Símbolos assim constituem instrumentos de importância capital nos confrontos
políticos por sua capacidade de emocionar e mobilizar multidões. Símbolos deste
tipo não surgem como frutos do acaso nem se multiplicam facilmente, nem se
constroem da noite para o dia. Emergem em circunstâncias especiais, atendendo a
demandas concretas da sociedade. São construídos ao longo de certo tempo de
provação, de testes dolorosos, como ocorre com os heróis clássicos, percebidos
pela comunidade como portadores de virtudes.

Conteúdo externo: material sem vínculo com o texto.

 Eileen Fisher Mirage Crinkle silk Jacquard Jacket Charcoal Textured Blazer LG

O símbolo Lula não é produto do acaso, nem consequência de um projeto individual.
Trata-se do fruto histórico resultante do encontro do movimento sindical com as
lutas populares, construindo a primeira liderança política brasileira que
emergiu do proletariado, do chão de fábrica, para a Presidência da República.

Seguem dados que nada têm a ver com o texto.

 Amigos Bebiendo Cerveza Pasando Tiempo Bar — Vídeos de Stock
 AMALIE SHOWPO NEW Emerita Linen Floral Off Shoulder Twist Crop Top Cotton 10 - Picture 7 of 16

Um feito de dificílima repetição, neste país aferrado ao autoritarismo
conservador.
É contra esse instrumento da luta política de massa que se arma a
prepotência das classes dominantes brasileiras, filhas do escravismo,
incuravelmente reacionárias, incuravelmente atrasadas, presas à ideologia da
Casa Grande, desapartadas dos interesses do povo e da nação, descomprometidas
com o futuro do país.
Ao abater Lula, pretende a direita brasileira
dizer que o povo – no caso um ex-imigrante do Nordeste profundo, sobrevivente
da fome, um ex-metalúrgico, um brasileiro homem-comum, um dos nossos –, não
pode ter acesso ao Olimpo reservado aos donos do poder. É um "chega
prá-lá", um "conheça o seu lugar", um "não se atreva",
um "veja com quem está falando".
A condenação de Lula tem o objetivo de barrar a emergência das
massas, barrar os interesses da nação, barrar o avanço social, barrar o ideal
de um Brasil desenvolvido e justo. Visa a barrar não o lulismo, mas todo o
movimento popular brasileiro. Quer deter não apenas o PT, mas todas as
organizações políticas do espectro popular (que não se enganem a esse respeito
aqueles que sonham em crescer nos eventuais escombros do lulopetismo).
A defesa de Lula, a partir de agora, não é uma tarefa, apenas, de seu
partido e dos seus seguidores. Ela representa, hoje, a defesa da democracia. É
só a primeira batalha, pois muitas nos aguardam até 2018".